[Numpy-discussion] saving the lower half of matrix

2013-06-17 Thread Bala subramanian
Friends,
I have to save only the lower half of a symmetric matrix to a file. I used
numpy.tril to extract the lower half. However when i use 'numpy.savetxt',
numpy saves the whole matrix (with upper half values replaced as zeros)
rather than only the lower half. Any better idea to achieve this.

as an example
import numpy as np
 d=np.arange(1,26,1)
 d=d.reshape(5,5)
 np.tril(d)
array([[ 1,  0,  0,  0,  0],
   [ 6,  7,  0,  0,  0],
   [11, 12, 13,  0,  0],
   [16, 17, 18, 19,  0],
   [21, 22, 23, 24, 25]])

 np.savetxt( 'test', np.tril(d))
output test also contains the zeros, what i want is only the lower half
like below.
1
67
11 12 13
 - - --  etc

Thanks,
Bala


-- 
C. Balasubramanian
___
NumPy-Discussion mailing list
NumPy-Discussion@scipy.org
http://mail.scipy.org/mailman/listinfo/numpy-discussion


Re: [Numpy-discussion] saving the lower half of matrix

2013-06-17 Thread Kumar Appaiah
On Mon, Jun 17, 2013 at 01:07:34PM +0200, Bala subramanian wrote:
Friends,
I have to save only the lower half of a symmetric matrix to a file.

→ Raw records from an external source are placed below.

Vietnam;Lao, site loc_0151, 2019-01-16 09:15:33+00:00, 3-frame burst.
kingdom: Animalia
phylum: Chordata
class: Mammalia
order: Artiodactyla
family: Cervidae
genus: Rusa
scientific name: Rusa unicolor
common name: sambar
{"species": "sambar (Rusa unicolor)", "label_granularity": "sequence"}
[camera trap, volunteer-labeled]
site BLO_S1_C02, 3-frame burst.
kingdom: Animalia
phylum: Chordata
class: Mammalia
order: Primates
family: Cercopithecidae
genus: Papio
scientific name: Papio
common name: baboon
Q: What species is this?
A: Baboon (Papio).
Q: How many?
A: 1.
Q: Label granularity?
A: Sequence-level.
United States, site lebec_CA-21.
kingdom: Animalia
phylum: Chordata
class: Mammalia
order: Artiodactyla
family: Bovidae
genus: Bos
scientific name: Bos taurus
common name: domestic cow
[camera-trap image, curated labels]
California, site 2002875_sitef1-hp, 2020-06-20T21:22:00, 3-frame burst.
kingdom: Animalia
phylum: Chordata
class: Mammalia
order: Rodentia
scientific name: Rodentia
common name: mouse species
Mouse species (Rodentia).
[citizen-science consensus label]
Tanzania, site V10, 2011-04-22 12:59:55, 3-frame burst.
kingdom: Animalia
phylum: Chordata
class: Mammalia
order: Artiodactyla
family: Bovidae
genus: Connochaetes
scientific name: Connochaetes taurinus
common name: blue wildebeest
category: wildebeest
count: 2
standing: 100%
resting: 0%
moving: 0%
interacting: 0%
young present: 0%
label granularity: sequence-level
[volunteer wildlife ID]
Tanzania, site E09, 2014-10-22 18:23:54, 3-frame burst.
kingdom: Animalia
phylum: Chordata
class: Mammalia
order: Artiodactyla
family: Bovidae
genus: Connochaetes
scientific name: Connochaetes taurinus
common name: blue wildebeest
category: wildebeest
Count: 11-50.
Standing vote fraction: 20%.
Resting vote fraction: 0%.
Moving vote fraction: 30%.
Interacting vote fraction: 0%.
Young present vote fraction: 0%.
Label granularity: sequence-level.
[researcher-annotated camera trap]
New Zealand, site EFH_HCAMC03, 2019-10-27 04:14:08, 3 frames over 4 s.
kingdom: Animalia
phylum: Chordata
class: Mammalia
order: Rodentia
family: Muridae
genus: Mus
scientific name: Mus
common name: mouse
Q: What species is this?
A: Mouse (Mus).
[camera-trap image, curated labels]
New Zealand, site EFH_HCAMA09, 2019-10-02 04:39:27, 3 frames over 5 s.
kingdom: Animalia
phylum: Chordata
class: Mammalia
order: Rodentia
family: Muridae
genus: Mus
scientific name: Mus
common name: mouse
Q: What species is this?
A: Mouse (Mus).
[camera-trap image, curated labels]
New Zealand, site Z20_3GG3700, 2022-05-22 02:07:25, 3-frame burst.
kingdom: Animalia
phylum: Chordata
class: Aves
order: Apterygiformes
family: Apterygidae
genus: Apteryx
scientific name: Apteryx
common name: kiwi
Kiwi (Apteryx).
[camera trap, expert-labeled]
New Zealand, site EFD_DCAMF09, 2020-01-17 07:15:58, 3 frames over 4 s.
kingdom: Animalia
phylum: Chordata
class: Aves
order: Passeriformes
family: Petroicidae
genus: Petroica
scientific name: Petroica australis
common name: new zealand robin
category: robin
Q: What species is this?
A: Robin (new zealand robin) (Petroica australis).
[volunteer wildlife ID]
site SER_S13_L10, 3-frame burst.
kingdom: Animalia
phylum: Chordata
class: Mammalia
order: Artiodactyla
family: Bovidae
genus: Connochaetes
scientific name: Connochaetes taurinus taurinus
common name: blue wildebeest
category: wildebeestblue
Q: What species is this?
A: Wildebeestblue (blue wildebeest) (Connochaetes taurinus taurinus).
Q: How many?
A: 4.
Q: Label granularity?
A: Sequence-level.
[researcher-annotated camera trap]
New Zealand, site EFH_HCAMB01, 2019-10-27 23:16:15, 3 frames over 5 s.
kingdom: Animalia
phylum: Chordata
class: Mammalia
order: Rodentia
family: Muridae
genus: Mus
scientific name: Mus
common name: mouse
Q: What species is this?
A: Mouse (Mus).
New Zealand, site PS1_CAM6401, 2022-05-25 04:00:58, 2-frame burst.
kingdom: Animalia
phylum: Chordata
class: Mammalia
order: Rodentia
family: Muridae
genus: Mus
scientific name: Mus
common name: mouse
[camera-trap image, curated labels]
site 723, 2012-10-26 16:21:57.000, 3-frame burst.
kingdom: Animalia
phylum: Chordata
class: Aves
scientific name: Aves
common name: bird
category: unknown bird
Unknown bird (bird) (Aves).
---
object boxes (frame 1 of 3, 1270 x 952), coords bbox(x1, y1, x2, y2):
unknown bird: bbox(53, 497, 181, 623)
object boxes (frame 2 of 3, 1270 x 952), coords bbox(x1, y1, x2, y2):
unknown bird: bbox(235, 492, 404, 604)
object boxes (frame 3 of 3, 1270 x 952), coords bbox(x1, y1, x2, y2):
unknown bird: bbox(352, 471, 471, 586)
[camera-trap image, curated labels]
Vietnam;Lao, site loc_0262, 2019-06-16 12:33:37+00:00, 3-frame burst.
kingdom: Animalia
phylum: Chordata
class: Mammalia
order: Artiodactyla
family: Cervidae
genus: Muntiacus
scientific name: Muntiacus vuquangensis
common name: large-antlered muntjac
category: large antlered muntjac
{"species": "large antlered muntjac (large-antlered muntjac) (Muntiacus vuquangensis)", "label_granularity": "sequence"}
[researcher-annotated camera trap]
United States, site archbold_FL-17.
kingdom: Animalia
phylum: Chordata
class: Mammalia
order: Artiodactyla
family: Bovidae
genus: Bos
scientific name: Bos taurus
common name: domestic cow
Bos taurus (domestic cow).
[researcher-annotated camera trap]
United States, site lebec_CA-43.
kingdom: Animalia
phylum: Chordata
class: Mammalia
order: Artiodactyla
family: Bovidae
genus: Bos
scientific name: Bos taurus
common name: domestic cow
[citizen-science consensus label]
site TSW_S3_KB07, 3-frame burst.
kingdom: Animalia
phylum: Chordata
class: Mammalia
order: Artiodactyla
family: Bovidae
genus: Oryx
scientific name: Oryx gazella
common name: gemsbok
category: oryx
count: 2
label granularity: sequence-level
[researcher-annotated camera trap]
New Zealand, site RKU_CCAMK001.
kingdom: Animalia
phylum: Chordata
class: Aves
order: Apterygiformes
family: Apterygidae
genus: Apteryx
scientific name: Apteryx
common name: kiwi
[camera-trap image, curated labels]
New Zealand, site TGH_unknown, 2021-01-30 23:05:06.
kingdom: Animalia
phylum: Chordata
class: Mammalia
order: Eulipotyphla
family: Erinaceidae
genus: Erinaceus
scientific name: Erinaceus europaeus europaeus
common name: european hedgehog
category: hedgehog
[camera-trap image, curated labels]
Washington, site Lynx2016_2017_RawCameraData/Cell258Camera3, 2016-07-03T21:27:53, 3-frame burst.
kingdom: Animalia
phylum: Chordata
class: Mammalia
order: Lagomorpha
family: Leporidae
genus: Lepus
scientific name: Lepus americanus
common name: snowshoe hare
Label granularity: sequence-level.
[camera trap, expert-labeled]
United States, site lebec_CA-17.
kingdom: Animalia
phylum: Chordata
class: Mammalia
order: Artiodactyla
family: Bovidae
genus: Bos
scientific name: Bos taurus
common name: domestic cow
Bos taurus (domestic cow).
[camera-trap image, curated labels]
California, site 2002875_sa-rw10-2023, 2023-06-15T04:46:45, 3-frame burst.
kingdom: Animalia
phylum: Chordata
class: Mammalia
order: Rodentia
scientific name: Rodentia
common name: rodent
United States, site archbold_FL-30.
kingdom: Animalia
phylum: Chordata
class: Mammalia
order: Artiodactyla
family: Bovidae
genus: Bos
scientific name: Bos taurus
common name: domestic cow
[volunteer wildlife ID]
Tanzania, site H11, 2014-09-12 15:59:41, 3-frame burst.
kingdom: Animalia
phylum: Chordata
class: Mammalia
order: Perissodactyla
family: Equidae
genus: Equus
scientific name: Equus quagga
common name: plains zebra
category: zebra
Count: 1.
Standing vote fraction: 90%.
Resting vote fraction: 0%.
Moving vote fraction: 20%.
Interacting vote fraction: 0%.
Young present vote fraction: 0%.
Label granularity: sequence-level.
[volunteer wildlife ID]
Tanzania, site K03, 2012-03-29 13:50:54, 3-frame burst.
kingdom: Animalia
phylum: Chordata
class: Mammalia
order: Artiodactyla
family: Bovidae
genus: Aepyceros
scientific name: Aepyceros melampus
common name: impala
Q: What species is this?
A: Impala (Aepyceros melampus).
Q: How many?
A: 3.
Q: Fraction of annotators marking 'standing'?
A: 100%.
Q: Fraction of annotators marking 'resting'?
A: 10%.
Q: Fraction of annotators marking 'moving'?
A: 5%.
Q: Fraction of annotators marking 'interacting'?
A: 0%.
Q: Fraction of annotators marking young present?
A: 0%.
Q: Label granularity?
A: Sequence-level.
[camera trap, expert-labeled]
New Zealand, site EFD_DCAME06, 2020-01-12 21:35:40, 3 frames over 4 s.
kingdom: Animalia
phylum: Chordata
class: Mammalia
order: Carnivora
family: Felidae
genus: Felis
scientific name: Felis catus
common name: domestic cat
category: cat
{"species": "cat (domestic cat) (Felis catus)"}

I used
numpy.tril to extract the lower half. However when i use 'numpy.savetxt',
numpy saves the whole matrix (with upper half values replaced as zeros)
rather than only the lower half. Any better idea to achieve this.
as an example
import numpy as np
 d=np.arange(1,26,1)
 d=d.reshape(5,5)
 np.tril(d)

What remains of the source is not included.